> _EXTRACT_:
·····

The Plant Lover’s Guide to Snowdrops

Time for reading this year has been hard to come by but when I have managed to grab a moment the two books by bedside have proved to be fascinating reading. A Plant Lover’s Guide to Snowdrops by Naomi Slade is perfectly pitched as a present for gardeners this Christmas. It’s the fourth in a series of books by the publisher Timber Press which focus on a particular genus – the others include dahlias, sedums and salvias. Naomi’s book is an enchanting mix of her love affair with these plants, a botanical study, potted history and guide to growing. Most of all I loved the approachable style of the writing. Sometimes books which are focused on one plant don’t hold my attention and can feel quite dry. Naomi has struck a great balance between being both informative and accessible.

The gallery of snowdrops – a selection of hybrids, species and cultivars – is a fabulous showcase for this plant and it includes a guide to how easy or difficult the various snowdrops are to grow. A particularly good idea, as some snowdrops can be quite expensive. I visited a snowdrop day several years ago and was gobsmacked to see the price tags – £10, £15, even £30 – on tiny pots with no more than a small cluster of leaves and a tiny flower stalk appearing. I would want to know my investment stood a good chance of establishing in my garden for those sorts of prices.

Seductive snowdrops

Seductive snowdrops

The diversity of the genus and the sometimes tiny, almost imperceptible, differences have made snowdrops a perfect plant for collectors. Galanthophiles as their known are incredibly passionate about these little flowers. I have always loved them. They’re the plant which brightens the January and February garden and they give hope that the winter will come to an end. Seeing them planted en masse at Painswick or Colesbourne is my first garden visit of the year and gives me the chance to escape outdoors. But I would say that I’ve never considered myself a galanthophile. I have slowly built up pockets of snowdrops in my garden but they are all simple Galanthus nivalis, or the common snowdrop. Having read this book though I am considering expanding my collection to at least more than one type of snowdrop. I was very taken by ‘Blewbury Tart’ and ‘Boyd’s Double’ but as both don’t include ‘easy’ in the cultivation section I think I might start with ‘Wendy’s Gold’ with it’s striking yellow markings.

The book is peppered with interviews from snowdrop experts, nursery owners and collectors and fascinating snippets on topics from snowdrop theft to how the bulbs increase using a kind of natural mathematics. It was interesting to see that galanthophilia isn’t just a British phenomenon with the power of this little plant to capture our hearts reaching across Europe, America and Australia. The information on how to grow is comprehensive, as is the guide on where to see snowdrops in the UK and further afield, with lists of snowdrop related events. And, if you’ve been inspired to branch out and add a few other snowdrops to your garden, Naomi has included a guide of where to buy.

·····

According to the snowdrop book review, which publisher produces the series that includes this book?

(Data drawn from a collection)

·····

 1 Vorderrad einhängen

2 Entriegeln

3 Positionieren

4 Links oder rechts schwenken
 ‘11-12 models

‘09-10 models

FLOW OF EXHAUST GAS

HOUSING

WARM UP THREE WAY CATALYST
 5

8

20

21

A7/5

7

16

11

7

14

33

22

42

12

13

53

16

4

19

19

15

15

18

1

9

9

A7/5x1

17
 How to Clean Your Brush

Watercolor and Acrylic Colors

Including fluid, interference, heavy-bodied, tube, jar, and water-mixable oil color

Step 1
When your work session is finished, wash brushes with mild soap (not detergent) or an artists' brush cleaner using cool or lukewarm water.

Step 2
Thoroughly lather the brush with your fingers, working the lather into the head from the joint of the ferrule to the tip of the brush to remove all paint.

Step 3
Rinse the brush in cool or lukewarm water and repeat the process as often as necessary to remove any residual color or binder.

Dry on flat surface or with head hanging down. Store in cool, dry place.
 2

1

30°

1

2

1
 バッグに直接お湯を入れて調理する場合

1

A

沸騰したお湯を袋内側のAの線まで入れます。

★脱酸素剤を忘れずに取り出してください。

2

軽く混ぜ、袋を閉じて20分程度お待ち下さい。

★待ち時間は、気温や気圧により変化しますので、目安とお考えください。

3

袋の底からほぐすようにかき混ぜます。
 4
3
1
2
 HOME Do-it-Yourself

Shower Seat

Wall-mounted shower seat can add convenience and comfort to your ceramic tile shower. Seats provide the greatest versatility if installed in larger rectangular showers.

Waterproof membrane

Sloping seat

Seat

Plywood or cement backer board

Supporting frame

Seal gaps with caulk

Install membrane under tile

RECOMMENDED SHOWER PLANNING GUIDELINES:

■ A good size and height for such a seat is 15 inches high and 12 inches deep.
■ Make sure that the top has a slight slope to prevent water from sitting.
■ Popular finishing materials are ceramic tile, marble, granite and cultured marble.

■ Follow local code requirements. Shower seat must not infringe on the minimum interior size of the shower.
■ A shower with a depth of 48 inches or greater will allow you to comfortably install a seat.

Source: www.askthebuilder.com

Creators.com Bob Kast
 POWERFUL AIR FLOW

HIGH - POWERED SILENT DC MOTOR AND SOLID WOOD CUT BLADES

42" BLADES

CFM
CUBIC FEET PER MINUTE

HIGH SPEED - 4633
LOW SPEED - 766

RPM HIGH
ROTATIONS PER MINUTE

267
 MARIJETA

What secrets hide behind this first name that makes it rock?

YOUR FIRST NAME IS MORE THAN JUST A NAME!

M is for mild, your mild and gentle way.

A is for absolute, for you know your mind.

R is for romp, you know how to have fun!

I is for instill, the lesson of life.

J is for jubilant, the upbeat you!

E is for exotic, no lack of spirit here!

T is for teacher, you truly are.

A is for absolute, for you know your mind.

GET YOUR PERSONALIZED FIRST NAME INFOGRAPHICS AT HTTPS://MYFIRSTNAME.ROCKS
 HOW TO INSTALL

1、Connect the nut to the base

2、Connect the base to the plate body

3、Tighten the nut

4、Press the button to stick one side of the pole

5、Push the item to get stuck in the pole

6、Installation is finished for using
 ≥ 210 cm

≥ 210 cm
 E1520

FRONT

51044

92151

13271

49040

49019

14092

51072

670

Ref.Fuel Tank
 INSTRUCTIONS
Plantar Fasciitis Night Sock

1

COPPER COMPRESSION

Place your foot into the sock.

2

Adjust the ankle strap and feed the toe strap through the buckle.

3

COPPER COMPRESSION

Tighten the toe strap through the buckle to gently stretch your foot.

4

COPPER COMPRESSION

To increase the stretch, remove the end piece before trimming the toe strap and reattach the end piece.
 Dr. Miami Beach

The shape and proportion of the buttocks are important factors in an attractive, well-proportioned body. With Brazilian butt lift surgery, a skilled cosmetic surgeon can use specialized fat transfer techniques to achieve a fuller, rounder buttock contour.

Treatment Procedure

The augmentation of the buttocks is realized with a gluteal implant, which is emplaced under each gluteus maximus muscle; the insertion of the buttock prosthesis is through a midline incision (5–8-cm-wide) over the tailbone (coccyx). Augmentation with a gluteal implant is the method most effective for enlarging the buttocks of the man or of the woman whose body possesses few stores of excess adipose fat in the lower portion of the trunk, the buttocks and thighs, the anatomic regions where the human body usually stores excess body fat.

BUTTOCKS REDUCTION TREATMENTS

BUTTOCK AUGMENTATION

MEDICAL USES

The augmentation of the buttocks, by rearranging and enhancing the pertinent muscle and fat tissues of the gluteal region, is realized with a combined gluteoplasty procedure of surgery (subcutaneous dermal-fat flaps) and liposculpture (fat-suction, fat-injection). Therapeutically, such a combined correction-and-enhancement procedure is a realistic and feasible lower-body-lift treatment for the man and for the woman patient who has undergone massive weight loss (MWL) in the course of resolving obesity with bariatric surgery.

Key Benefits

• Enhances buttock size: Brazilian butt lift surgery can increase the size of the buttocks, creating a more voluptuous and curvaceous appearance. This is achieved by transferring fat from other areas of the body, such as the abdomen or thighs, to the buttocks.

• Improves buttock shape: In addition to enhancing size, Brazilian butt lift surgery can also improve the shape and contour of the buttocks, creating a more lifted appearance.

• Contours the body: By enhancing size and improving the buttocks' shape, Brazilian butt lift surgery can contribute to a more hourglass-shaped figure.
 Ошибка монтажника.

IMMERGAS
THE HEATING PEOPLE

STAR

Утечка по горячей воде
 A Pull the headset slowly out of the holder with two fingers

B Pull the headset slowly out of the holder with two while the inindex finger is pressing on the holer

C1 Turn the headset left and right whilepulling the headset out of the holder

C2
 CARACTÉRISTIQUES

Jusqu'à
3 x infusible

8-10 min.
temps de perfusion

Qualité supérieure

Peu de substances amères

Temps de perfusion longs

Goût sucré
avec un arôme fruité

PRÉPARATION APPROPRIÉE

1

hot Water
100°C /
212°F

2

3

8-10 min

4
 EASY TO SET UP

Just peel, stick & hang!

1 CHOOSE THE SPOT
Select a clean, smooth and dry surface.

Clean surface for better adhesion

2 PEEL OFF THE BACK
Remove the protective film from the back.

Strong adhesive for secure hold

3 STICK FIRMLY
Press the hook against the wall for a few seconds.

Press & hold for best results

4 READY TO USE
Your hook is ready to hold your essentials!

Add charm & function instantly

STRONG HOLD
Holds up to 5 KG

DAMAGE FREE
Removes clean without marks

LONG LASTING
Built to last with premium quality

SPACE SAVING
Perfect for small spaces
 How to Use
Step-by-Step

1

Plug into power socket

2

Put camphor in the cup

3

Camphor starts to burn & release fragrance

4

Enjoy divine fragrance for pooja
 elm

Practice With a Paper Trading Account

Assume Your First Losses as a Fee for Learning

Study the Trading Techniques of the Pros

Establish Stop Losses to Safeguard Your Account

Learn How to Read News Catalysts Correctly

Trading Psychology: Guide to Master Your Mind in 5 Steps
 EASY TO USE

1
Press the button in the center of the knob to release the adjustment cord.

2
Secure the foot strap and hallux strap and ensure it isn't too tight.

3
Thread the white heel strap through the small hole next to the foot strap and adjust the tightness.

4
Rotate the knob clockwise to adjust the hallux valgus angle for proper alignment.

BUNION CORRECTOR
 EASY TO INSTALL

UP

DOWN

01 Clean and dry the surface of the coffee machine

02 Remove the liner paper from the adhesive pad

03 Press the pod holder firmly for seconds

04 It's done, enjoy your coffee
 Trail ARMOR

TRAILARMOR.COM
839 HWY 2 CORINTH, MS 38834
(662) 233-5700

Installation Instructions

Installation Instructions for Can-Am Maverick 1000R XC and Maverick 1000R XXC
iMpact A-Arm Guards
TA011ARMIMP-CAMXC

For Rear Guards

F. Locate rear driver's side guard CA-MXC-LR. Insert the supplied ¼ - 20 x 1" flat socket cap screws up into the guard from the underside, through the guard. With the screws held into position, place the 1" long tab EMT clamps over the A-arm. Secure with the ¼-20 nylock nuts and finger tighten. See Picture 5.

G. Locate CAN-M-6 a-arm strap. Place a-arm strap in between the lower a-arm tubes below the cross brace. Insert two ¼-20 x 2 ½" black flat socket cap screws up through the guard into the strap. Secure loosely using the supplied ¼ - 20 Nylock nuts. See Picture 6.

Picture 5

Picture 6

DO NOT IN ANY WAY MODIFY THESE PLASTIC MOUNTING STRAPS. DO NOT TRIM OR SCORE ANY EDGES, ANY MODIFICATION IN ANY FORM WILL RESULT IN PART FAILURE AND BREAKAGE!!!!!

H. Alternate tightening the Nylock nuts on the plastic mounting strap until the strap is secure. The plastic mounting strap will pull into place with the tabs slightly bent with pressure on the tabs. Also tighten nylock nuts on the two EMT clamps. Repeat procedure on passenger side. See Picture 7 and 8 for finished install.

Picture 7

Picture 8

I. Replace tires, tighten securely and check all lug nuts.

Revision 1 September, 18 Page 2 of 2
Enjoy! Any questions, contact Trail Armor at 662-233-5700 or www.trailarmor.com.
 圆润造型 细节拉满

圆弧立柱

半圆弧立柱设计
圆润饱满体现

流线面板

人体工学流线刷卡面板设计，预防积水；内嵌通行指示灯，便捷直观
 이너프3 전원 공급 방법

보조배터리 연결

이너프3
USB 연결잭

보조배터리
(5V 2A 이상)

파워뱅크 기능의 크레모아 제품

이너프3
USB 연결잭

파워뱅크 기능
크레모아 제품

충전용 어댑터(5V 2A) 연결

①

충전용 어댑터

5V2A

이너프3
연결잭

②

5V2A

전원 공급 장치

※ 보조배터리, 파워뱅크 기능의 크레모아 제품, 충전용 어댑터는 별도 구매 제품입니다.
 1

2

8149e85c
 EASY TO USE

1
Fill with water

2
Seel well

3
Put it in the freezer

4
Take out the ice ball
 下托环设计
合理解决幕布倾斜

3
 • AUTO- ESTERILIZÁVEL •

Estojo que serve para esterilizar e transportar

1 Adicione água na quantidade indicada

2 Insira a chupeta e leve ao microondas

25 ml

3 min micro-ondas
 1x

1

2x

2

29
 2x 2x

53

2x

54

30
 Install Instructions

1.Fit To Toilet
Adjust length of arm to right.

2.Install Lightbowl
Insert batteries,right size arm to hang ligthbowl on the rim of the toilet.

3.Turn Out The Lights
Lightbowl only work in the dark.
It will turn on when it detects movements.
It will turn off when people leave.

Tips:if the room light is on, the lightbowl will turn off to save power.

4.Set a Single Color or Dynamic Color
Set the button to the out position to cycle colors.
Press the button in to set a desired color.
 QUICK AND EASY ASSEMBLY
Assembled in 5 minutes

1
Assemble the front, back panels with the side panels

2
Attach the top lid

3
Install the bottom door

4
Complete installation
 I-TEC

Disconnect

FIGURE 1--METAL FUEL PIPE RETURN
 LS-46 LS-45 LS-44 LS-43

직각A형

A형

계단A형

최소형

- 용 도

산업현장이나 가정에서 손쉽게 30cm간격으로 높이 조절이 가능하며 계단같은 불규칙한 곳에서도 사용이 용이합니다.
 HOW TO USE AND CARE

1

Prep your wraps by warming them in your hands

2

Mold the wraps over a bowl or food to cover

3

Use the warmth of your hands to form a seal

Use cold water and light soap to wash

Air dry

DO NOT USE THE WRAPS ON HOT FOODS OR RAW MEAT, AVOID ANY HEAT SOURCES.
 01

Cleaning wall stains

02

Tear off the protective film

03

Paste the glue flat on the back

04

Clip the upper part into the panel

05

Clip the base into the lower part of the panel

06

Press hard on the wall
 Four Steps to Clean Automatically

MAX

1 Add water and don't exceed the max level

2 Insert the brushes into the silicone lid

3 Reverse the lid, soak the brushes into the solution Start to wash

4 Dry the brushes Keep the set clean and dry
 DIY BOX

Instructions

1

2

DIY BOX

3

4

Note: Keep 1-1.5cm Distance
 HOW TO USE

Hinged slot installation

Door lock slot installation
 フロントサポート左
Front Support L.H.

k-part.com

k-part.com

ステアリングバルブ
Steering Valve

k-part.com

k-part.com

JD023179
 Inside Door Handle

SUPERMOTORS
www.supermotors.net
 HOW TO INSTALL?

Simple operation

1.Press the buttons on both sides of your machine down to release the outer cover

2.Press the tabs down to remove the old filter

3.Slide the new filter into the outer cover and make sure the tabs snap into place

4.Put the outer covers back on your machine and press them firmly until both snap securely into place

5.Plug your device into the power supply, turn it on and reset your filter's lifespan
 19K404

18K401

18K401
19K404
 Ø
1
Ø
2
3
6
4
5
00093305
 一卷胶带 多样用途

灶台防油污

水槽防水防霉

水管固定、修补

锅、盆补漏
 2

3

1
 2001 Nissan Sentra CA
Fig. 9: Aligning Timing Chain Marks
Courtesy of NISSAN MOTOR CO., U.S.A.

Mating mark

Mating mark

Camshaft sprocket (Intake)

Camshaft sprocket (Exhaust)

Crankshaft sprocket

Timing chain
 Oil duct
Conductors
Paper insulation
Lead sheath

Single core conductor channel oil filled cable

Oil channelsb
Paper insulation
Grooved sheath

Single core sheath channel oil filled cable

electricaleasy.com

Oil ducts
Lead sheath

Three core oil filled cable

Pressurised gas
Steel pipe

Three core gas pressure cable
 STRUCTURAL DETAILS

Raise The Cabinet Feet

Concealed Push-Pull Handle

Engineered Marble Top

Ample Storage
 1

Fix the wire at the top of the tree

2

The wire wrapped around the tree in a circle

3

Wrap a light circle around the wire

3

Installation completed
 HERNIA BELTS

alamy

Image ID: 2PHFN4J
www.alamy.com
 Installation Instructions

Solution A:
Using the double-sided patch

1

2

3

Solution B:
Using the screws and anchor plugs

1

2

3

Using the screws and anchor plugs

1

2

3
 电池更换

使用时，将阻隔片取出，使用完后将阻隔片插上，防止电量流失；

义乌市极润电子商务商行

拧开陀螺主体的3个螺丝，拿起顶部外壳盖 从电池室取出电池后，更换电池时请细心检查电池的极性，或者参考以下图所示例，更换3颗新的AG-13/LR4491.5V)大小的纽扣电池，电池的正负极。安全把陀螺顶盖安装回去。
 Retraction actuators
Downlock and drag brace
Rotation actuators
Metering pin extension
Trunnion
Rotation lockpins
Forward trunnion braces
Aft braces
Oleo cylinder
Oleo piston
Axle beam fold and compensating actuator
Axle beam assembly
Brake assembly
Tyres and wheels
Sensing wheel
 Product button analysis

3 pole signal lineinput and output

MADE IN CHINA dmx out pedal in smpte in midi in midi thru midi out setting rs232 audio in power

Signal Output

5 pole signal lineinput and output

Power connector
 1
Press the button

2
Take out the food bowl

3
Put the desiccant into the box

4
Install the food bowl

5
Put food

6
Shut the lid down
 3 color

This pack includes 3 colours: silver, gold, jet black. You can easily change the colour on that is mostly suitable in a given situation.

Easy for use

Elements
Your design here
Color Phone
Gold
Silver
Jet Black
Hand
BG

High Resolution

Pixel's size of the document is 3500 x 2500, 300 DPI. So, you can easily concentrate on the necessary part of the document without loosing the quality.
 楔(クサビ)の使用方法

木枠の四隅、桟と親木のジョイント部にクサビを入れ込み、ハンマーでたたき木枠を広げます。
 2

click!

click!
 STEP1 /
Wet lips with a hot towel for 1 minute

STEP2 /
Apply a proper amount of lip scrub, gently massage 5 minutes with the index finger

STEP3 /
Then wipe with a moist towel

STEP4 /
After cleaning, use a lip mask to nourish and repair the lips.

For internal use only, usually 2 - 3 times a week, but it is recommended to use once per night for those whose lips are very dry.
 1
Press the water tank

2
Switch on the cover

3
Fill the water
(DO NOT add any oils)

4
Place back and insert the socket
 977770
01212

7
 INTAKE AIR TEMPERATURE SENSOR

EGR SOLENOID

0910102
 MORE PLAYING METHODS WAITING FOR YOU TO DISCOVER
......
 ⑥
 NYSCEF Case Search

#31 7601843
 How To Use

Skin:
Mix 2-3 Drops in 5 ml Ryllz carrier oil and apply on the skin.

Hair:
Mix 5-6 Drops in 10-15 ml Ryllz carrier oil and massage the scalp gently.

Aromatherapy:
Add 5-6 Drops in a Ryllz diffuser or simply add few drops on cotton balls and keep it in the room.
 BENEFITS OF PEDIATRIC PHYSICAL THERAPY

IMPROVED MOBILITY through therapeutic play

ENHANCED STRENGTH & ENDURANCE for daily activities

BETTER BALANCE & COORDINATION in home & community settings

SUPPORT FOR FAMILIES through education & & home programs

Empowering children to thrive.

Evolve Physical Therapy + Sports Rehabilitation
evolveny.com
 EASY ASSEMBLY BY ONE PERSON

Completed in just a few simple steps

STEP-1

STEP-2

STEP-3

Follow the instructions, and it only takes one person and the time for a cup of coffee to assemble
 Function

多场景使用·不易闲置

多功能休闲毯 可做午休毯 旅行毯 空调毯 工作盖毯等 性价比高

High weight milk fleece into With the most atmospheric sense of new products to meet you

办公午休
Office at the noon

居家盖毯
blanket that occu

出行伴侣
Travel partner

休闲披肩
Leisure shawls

·····

> _TASK RESULT_: Timber Press